Anger is a simple, irrational emotional response to frustration that requires no justification. The degree of anger is proportional to the degree of frustration. When people try to rationalize their anger, they feel like victims of the situation and get stuck in those angry feelings and adopt an attitude that distances them from others.

In this sense, it is necessary to stop using certain words that help justify anger, such as “just”, “should”, “right” or “wrong”. When these words are used to justify anger, they make the person attach themselves to their feelings of frustration because they understand that someone is obligated to satisfy their needs (this should be so and you should have done this, I have the right to… and someone should respond for this reason, etc.).

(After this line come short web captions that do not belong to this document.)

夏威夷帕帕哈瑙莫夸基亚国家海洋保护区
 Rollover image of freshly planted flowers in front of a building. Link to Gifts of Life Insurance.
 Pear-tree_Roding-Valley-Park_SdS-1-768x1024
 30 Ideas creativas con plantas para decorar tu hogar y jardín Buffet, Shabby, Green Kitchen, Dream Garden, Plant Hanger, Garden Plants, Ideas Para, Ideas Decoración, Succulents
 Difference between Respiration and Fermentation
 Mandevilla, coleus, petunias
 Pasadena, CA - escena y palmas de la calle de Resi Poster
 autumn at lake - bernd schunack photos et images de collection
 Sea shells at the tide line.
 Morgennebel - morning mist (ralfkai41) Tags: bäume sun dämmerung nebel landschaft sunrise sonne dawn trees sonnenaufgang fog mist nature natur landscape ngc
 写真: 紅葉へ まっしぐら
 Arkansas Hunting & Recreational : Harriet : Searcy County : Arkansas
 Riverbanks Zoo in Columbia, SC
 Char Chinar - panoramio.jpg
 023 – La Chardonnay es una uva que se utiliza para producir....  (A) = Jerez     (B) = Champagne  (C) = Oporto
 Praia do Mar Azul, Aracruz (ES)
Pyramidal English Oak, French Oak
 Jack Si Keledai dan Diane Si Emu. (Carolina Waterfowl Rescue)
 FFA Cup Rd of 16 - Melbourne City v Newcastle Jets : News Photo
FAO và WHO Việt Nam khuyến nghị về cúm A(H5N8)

By challenging these habitual ways of speaking, people can discover a different way of communicating. in which you take full responsibility for your feelings and actions and are free to explore alternatives.

“Destroy the complaint of “I have been damaged” and the damage remains destroyed.”

-Marcus Aurelius-

Taking action to change the situations with which you are unhappy is just the opposite of being a victim, because you have the opportunity to do something to change it, since you do not recognize the responsibility of anything or anyone.

Recognizing anger as a fundamental part of one’s nature and knowing how to identify it makes the person able to choose their way of expressing their anger and making this expression more constructive, ethical and balanced with their interests and goals.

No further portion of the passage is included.